Expectations related to governance
Investors may have expectations related to the governance of the company. Founders should make sure they are aligned with a potential investor in areas like:
Expectations around reviews and changes needed to operating agreements or corporate bylaws
The frequency and detail expected in updates about the business' performance from founders and management
Expectations around whether there is a formal board and if the investor expects to have some formal role on the board
The level of control an investor or parties outside the management team can exert on the company
The legal structure of the business may mandate some aspects of governance. In contrast, other structures (like LLCs) give management a lot of flexibility in shaping governance through their operating agreements.
Business connections that may be helpful
Founders often want investors to help with business connections that can help in different areas of the business. Often this can be to help with sales, but it could also help with other business relationships, sales partnerships, government or regulatory matters, or future fundraising needs.
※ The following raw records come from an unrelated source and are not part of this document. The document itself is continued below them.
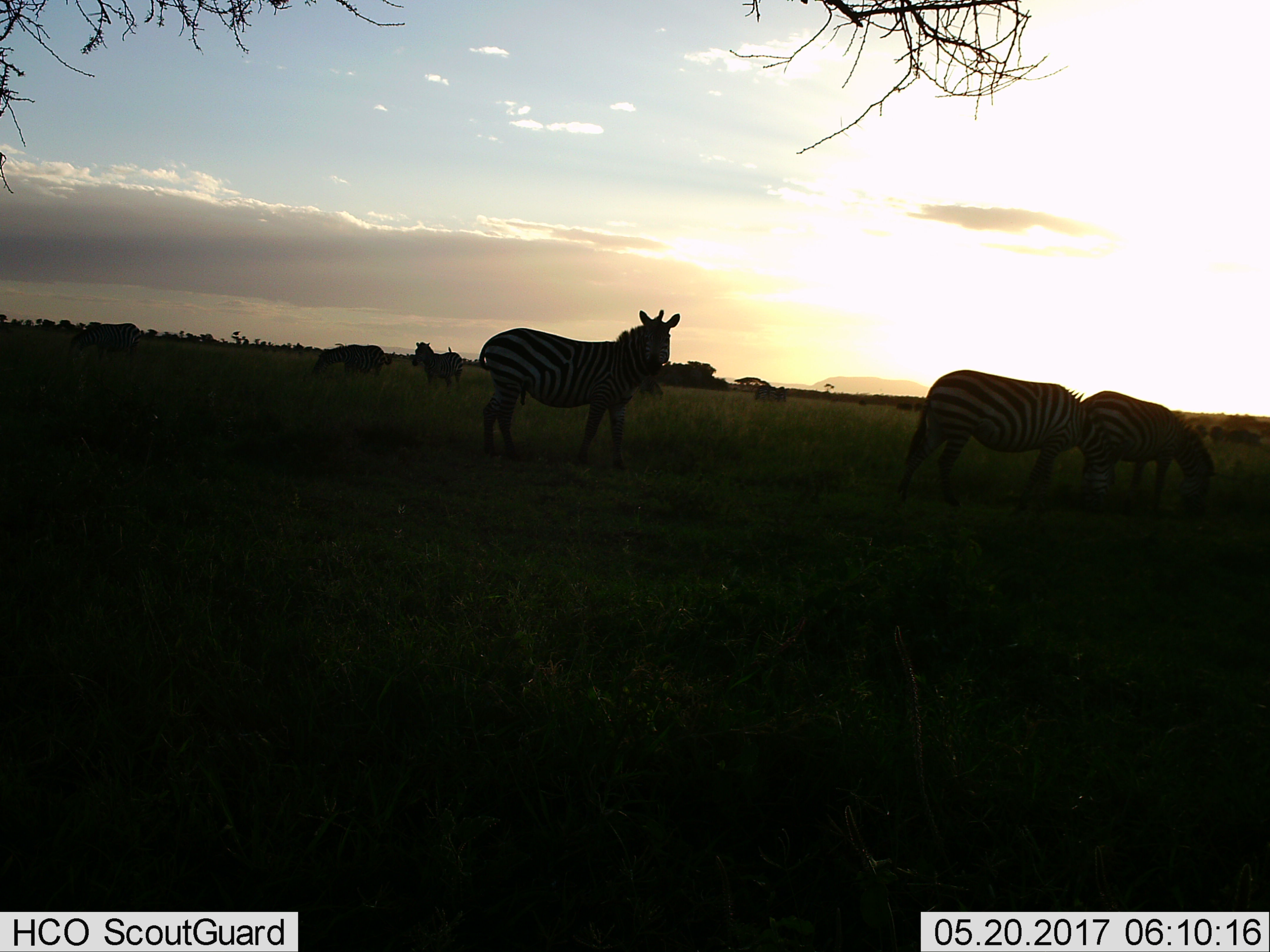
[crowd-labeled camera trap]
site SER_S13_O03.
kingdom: Animalia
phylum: Chordata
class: Mammalia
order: Perissodactyla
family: Equidae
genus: Equus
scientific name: Equus quagga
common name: plains zebra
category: zebraplains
Zebraplains (plains zebra) (Equus quagga), count 6. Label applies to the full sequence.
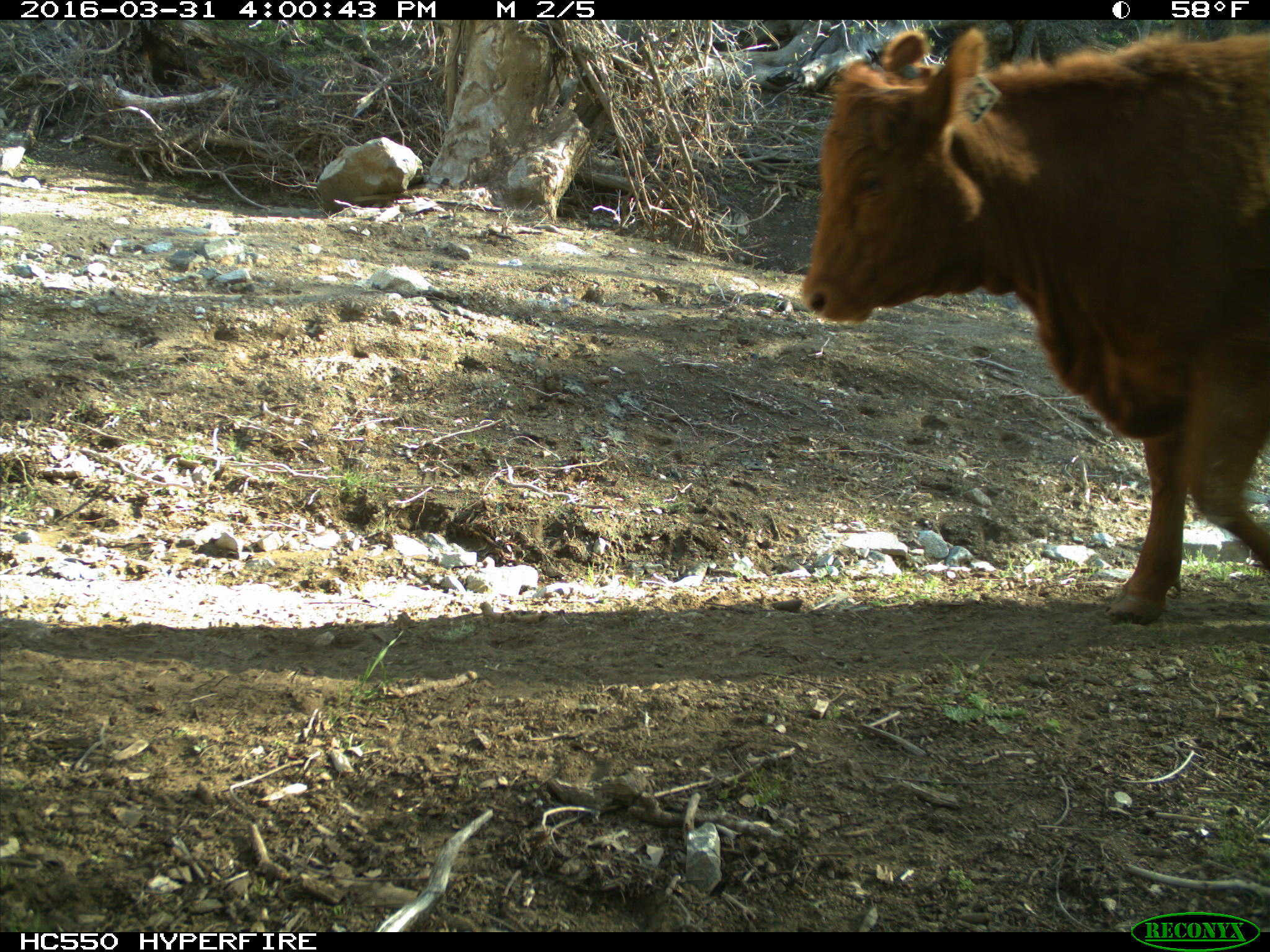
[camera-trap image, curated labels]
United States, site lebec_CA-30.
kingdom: Animalia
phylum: Chordata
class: Mammalia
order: Artiodactyla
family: Bovidae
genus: Bos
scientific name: Bos taurus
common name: domestic cow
Founders should make sure a prospective investor is willing to leverage their connections and explore what that looks like (e.g., warm introductions, facilitating meetings, taking a meeting together, etc.).
Things To Be Wary Of
Expectations of a salary or other fixed compensation more than normal board-level or advisory compensation
Occasionally investors will be looking for a formal part- or full-time role accompanied by compensation. Founders should tread very carefully in agreeing to this as it can be a complicated arrangement to reverse, it's often a significant labor expense, and it only sometimes generates the value expected.
If a founder or the business' management is considering agreeing to this, it's essential to set expectations upfront around the following:
Job role expectations, the same way the business would with any other hire, along with management’s expectations about the time commitment
Employment isn’t guaranteed due to involvement as an investor
Job performance will be evaluated the same way for the investor as it is for any other person involved in the business in a similar role - there is no preferential treatment
Mismatched expectations in areas like growth and profitability
Investors usually expect the business to achieve specific performance metrics, particularly revenue growth and profitability. Founders must be aligned and prepared to meet these expectations, or else there will be significant friction in the relationship with an investor. This should be an ongoing conversation with investors, not just part of the "pitch" when raising money.
Investor's abilities to generate sales
Sometimes founders are interested in bringing on an investor because they believe an investor will generate sales. This is often a mistake. Selling services is hard, and while relationships help, it's not a given that strong professional or personal relationships between an investor and a sales prospect will lead to a sale.
Even a well-connected investor doing everything they can to introduce a services business to a strong connection may lead to wasted time in meetings that don't result in closing a sale. Investors are sometimes connected to people too senior in a prospect’s organization to align the services business to a commercial need. Other times, a large organization may be too bureaucratic such that a small professional services business can't make it through the vendor management process. Founders are wise to evaluate terms with a potential investor as if the relationship will not produce any benefit to sales.